- [Text provided]
****

# Tikka XP



## OAM (Oct 3, 2008)

I had an old tikka xp that was probably about 2 years old, i did the Seoul P4 mod in it. However I'm sad to say I may have lost it on a trip this weekend. I was wondering if the new tikka xp's use a brighter emitter now or if its still the same. Also if I purchase a new one is there a better emitter to mod it with now? Thanks


----------



## nzbazza (Oct 3, 2008)

AFAIK the Tikka XP hasn't been updated to a modern LED emitter yet. The Black Diamond Spot 2008 model has a Cree and Princeton Tec have just released the 2008 Eos with a Rebel LED.

Check out Half-Watt's thread on Cree Headlamps.

The Seoul P4 is still the best LED for modding the Tikka XP with, just buy the best bin you can.


----------



## OAM (Oct 3, 2008)

nzbazza said:


> AFAIK the Tikka XP hasn't been updated to a modern LED emitter yet. The Black Diamond Spot 2008 model has a Cree and Princeton Tec have just released the 2008 Eos with a Rebel LED.
> 
> Check out Half-Watt's thread on Cree Headlamps.
> 
> The Seoul P4 is still the best LED for modding the Tikka XP with, just buy the best bin you can.


 Nzbazza- thanks. You know whats a good place to buy the P4?


----------



## nzbazza (Oct 4, 2008)

Just check out the Market Place forum, there's bound to be a CPF member sellng them.


----------



## ShooterX (Nov 4, 2008)

****

- [Aim 1] In the Tikka XP thread, which LED does the 2008 Princeton Tec Eos use?
- [Aim 2] Reproduce the Tikka XP thread from "Nzbazza- thanks. You" up to and including "member sellng them.".

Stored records
****

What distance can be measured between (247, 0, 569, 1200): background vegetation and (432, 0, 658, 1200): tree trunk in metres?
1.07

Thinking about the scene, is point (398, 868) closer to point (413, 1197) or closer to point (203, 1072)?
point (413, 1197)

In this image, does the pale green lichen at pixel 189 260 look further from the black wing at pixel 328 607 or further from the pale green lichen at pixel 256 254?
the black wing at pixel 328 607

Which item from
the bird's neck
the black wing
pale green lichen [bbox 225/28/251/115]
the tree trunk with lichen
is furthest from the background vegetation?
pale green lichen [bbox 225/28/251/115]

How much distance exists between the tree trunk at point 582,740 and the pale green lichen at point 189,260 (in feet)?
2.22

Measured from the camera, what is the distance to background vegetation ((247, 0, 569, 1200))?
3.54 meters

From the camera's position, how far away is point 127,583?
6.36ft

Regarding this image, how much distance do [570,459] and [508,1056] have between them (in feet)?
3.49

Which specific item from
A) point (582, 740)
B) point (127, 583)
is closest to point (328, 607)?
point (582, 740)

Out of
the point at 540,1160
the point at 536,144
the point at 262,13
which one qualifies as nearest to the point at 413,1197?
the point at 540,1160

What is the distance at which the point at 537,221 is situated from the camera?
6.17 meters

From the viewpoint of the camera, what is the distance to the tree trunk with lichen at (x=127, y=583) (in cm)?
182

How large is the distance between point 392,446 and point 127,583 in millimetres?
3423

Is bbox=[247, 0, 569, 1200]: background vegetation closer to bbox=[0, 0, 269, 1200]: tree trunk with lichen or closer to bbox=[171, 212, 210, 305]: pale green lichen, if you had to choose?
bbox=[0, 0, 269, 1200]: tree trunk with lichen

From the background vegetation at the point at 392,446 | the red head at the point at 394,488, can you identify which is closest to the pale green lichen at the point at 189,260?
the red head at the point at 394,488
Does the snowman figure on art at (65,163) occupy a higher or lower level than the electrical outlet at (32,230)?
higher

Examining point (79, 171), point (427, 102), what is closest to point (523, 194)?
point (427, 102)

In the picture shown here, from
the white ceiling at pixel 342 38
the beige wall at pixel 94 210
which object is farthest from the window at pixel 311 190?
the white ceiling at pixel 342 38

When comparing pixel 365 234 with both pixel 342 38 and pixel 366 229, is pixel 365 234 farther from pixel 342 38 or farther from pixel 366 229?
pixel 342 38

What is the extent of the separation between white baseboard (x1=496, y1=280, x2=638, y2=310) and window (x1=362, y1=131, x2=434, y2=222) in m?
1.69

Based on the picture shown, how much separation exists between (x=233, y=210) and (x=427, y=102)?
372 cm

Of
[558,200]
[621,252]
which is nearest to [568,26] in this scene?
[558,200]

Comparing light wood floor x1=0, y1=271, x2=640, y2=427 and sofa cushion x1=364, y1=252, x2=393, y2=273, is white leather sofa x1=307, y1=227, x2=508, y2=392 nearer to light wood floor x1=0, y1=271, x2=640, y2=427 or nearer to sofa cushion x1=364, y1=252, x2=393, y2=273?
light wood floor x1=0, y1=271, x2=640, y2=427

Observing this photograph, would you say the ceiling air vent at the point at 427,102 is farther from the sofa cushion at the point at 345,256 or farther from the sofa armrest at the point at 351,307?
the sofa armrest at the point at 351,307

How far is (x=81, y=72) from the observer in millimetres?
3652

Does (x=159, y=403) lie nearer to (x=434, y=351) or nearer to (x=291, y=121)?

****

- [Full output 1] A Rebel LED.

- [Full output 2]
Nzbazza- thanks. You know whats a good place to buy the P4?


----------



## nzbazza (Oct 4, 2008)

Just check out the Market Place forum, there's bound to be a CPF member sellng them.